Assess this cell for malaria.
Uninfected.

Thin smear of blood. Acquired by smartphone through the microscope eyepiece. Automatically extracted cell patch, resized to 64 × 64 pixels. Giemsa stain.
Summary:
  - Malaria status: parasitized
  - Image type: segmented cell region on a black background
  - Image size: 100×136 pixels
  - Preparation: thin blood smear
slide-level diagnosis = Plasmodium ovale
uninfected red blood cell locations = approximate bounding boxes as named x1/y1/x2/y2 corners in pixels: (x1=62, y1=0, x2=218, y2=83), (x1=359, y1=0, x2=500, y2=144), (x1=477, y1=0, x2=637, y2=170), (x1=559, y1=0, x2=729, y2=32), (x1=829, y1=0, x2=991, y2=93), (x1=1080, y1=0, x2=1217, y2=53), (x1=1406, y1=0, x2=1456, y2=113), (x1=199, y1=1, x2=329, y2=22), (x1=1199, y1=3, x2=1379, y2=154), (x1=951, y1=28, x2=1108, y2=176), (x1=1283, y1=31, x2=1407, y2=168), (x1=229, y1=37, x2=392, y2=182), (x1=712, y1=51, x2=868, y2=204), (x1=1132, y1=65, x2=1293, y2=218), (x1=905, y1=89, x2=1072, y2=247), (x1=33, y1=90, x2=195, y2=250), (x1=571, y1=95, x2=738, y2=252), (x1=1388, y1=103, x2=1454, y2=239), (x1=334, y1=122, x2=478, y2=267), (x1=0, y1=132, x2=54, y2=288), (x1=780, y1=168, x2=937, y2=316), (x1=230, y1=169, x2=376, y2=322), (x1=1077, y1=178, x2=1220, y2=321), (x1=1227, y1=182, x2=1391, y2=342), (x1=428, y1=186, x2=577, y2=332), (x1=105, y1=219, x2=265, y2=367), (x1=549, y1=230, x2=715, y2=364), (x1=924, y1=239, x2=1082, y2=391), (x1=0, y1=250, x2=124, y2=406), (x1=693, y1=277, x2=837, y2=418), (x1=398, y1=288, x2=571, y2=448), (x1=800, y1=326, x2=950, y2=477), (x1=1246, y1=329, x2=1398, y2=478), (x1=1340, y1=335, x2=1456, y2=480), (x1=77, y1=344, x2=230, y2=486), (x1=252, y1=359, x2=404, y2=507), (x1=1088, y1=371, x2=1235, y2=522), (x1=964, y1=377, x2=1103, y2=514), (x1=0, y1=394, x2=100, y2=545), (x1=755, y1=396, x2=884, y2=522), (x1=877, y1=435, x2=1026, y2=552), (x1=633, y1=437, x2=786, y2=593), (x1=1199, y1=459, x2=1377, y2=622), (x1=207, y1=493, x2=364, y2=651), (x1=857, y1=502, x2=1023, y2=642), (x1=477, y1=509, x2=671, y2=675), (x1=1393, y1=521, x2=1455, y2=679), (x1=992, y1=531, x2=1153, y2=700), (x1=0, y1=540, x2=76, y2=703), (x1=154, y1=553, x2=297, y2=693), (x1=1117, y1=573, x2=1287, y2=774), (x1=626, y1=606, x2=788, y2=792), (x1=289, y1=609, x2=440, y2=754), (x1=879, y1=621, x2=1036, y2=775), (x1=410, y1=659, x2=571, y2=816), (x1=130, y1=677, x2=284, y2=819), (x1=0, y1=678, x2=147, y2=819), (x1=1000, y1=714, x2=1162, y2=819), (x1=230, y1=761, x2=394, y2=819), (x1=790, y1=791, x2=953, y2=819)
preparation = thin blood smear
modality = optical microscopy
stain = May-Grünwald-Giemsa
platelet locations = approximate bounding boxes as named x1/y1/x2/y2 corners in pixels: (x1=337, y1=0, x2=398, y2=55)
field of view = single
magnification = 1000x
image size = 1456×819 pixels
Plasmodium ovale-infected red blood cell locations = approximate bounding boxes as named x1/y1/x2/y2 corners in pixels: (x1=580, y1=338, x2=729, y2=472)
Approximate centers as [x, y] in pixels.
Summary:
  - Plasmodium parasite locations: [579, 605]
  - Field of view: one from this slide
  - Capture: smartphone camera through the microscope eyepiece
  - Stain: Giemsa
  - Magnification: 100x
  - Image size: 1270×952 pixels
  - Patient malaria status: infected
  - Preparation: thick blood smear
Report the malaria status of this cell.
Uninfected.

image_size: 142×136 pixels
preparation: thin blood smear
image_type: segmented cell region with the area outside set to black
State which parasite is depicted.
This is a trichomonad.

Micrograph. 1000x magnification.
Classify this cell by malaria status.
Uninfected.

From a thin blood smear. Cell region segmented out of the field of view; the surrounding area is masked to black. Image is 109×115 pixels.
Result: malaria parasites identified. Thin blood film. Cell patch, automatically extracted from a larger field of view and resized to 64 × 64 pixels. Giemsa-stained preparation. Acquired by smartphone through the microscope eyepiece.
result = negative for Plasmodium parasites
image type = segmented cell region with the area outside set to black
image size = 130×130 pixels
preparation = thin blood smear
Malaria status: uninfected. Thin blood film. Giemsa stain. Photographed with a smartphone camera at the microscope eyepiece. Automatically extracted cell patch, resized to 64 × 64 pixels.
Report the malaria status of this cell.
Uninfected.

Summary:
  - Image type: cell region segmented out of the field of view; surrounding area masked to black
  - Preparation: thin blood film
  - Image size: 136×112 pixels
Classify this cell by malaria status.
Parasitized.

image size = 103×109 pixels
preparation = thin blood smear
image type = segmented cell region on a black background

INSTRUCTIONS TO FOLLOW ->
Starting at the line that contains "- Image size: 136×112 pixels", retype each remaining line of the records exactly; that line and the last line are both included.

RESPONSE TO THE TASK ->
  - Image size: 136×112 pixels
Classify this cell by malaria status.
Parasitized.

image size = 103×109 pixels
preparation = thin blood smear
image type = segmented cell region on a black background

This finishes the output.